Research reveals secrets of analytics ROI
New research has revealed analytic enterprises boast significant returns with higher spends guaranteeing higher returns.
Nucleus Research examined 60 analytics deployments and identified three important trends in organisations that deploy analytic technologies such as business intelligence (BI), performance management (PM), and predictive analytics.
Firstly, organisations earn significant ROI on even small initial deployments. Secondly, beyond report automation, companies can use analytics to drive continuous improvements to business processes and decision making. And finally, as organisations become more analytic, they earn increasing rates of returns on their investments in analytics.
In its research, Nucleus identified the analytic enterprise as “an organisation that improves its competitiveness and operating results by continuously broadening and improving its use of analytics.”
Additionally, the research revealed that as organisations become more analytic, they pass through a significant evolution resulting in a change in employees work practices and improved decision making and data management.
The four stages that typically occur are:
- Automated: As a result of productivity improvements and the ability to dramatically expand reporting capabilities without new staff, the average ROI for analytics at this stage was 188%.
- Tactical: Organisations have multiple analytics deployments and have begun using these technologies to improve decision making, rather than just increase productivity.

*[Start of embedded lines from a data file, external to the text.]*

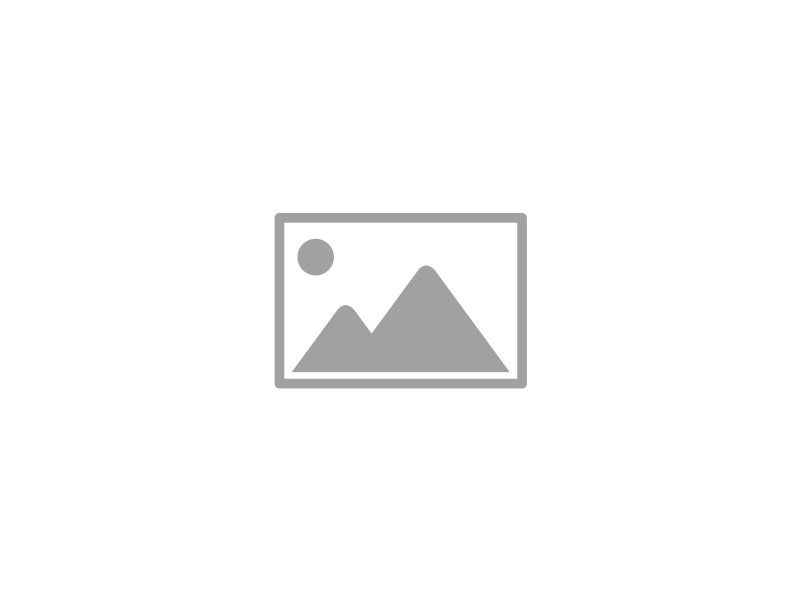 Network scans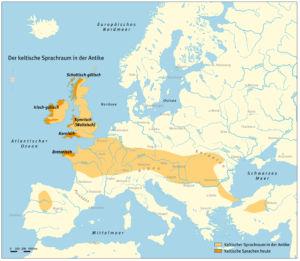 Der keltische Sprachraum in der Antike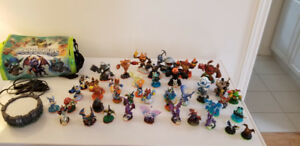 Skylander Figures 40+ with Carrying Bag and Portal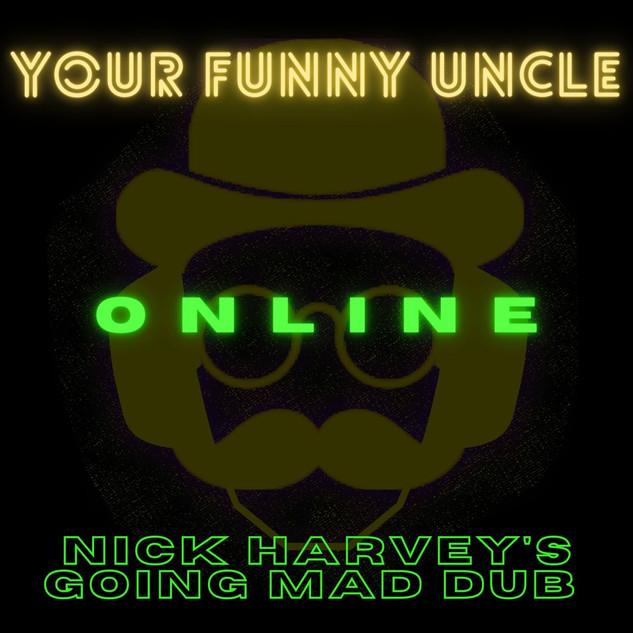 Online (Nick Harvey's Going Mad Dub)
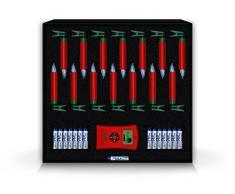 Krinner Lumix Deluxe Mini 75346 - Set di 14 candele LED IR, a pile, senza cavi, per albero di Natale, luce bianca calda, colore: rosso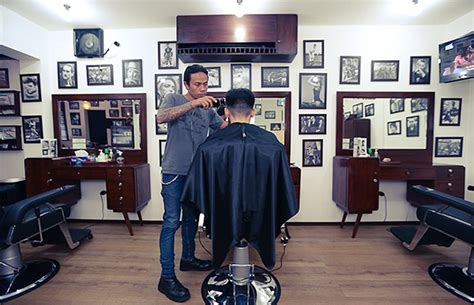 Cermin Pangkas Rambut what it means for me to be trans masculine at the barbershop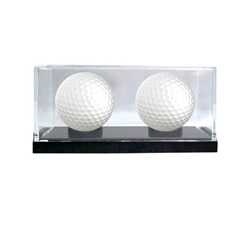 GOLF BALL Holders
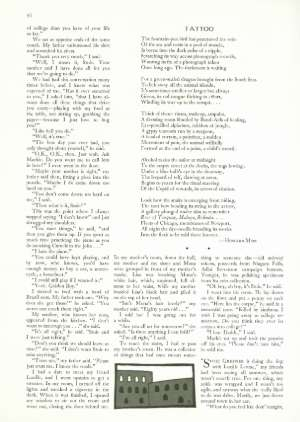 October 28, 1974 P. 50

Nucleus found the average return on analytics investments for companies at this stage was 389%.
- Strategic: Strategic analytics organisations typically have advanced data governance tools and practices. Organisations at this stage also embed analytics capabilities into non-analytic processes with the average returns on analytics investments found to be 968%.
- Predictive: These deployments achieve higher returns by tapping into Big Data. With an average ROI of 1,209%, Nucleus found organisations at this level achieved higher returns with projects such as web-based customer sentiment tracking and demand forecasting as a result of data integration with distributers.
According to Nucleus, one driver of high investment is the ability to achieve new benefits from sunk costs. With lower costs required to achieve new benefits such as better decision making for a new end-user group, the ROIs of individual follow-on projects and deployments are typically higher than initial deployments, said the firm.
Additionally, acquisitions and mergers can present significant opportunities to extend returns on analytics investment. Other factors include the ability to make employees’ decision making more fact based and proactive, as well as making employees more proactive, said the research firm.
Any enterprise can be analytic and capable of earning high returns on analytics investments and likely to increase the more a company spend on these technologies, concluded Nucleus.